Just Dance 4 (Xbox 360) Review

Just Dance 4
Review by
Score: 75
Published by: Ubisoft
Developed by: Ubisoft

Game Features:

  • Players: 1-4
  • Requires Kinect sensor
  • 40+ hit tracks
  • Activity level: Standing – active.
  • Game Content Download
e10plus

I wish I had better moves.  I am far beyond my club days but I was that guy on the dance floor biting his lip and pretending he had moves.  Just Dance 4 isn’t the first dance game I’ve played, but it’s the second.  Dance games, or just dancing in general, really aren’t my strong suit, but I am a pretty equal opportunity gamer so when asked to give Just Dance 4 a spin for review I couldn’t resist.  Just Dance 4 isn’t without its flaws but it excels where it is most important, it is really fun.

If you are new to dance games, the premise in Just Dance 4 is really simple.  Pick a song you like and follow along to the models dancing on screen.  All you have to do is mirror what you see.  Sounds simple right?  Nope!  The whole mirror-their-left-with-my-right thing took a little bit of getting used to.  I’m having a little fun at my own expense here but if you are new to dance games there is a slight learning curve.  My brain seems to always want to move the wrong arm or leg for some reason.

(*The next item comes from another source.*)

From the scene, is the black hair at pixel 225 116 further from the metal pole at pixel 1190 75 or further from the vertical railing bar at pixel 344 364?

Just Dance 4 requires the Kinect sensor to play and can be controlled completely via gesture and voice commands.  Much like other rhythm games your performance is ranked out of five stars.  This score is based on how you pull off each dance move in time with the music.  Remember Guitar Hero where getting it perfect was the end-all-be-all?  That isn’t the case here.  The great thing about Just Dance 4 is that you can focus on precision if you want to but the game also gives you ranking on other things like effort, which not only adds to the fun but also makes the game more accessible for a wider audience.

In addition to the various modes that return from previous games there is a brand new Battle Mode.  Battle Mode pits two players against one another in a test of dance skills.  Each player has their own set of moves and health bar as they battle.  Whoever performs best gets that’s character’s song track played in full.  If you are brave enough, you can also upload video clips to Facebook to share with your friends.  For anyone with an interest in fitness there is also a Just Sweat mode.  With fitness specific routines and a calorie counter, you can certainly work up a sweat playing but it is really just cardio.  If you are looking for something truly fitness related there are better options out there but I do give them bonus points for looking at and implementing this feature.

Also new is the fact you can play with up to three friends (four players total) at any one time.  The advertising for Just Dance 4 makes a big deal about this.  It is a great idea in theory but I am left wondering just how many people will have the room to actually make this feasible given the space requirements the Kinect has for even a single person, let alone four.  Two works fine, as evidenced by my two nephews who taught me I truly have no skills.  The neat thing about any of the multiplayer modes is that each player has their own choreography.

Just Dance 4 carries over a similar look from previous games.  Characters on-screen lack any sort of facial detail but are unique in their costumes and key colours that accentuate key movements.  A freakishly bright colour palette looks like it was borrowed from the movie Tron.  In most other rhythm games my attention is generally focused on the “runway” but not here.  Backgrounds pulse and animate in time to the music and range from psychedelic light and shape shows to monsters trashing cities.  As garish as this might all sound it actually works.

In a game like Just Dance my opinion on how it sounds completely has to do with the track list.  Sporting over forty five songs from several genres, there is bound to be something here that people from all ages will recognize.  Heck there is even a nod to the 80’s chick flick Dirty Dancing and a little bit of Elvis.  Unfortunately even Elvis wasn’t enough to get my dad to play.  I’m not typically a top 40 or pop music guy but the songs in Just Dance 4 are as catchy as they are recognizable, even for me.  When the beat is pounding through a decent surround sound system it is hard not to tap your feet even if you’re not playing.  There is also the promise of additional songs via DLC.

While I might sound overly critical at times of what Just Dance 4 offers, it is undeniably fun and that is ultimately most important.  Despite the fact this game seems to have fallen into a schedule of yearly releases, Just Dance 4 is well priced and comes with a good variety of tracks, modes and multiplayer options.  This is a total party game for when friends come over or if you just feel the need to bust out and dance.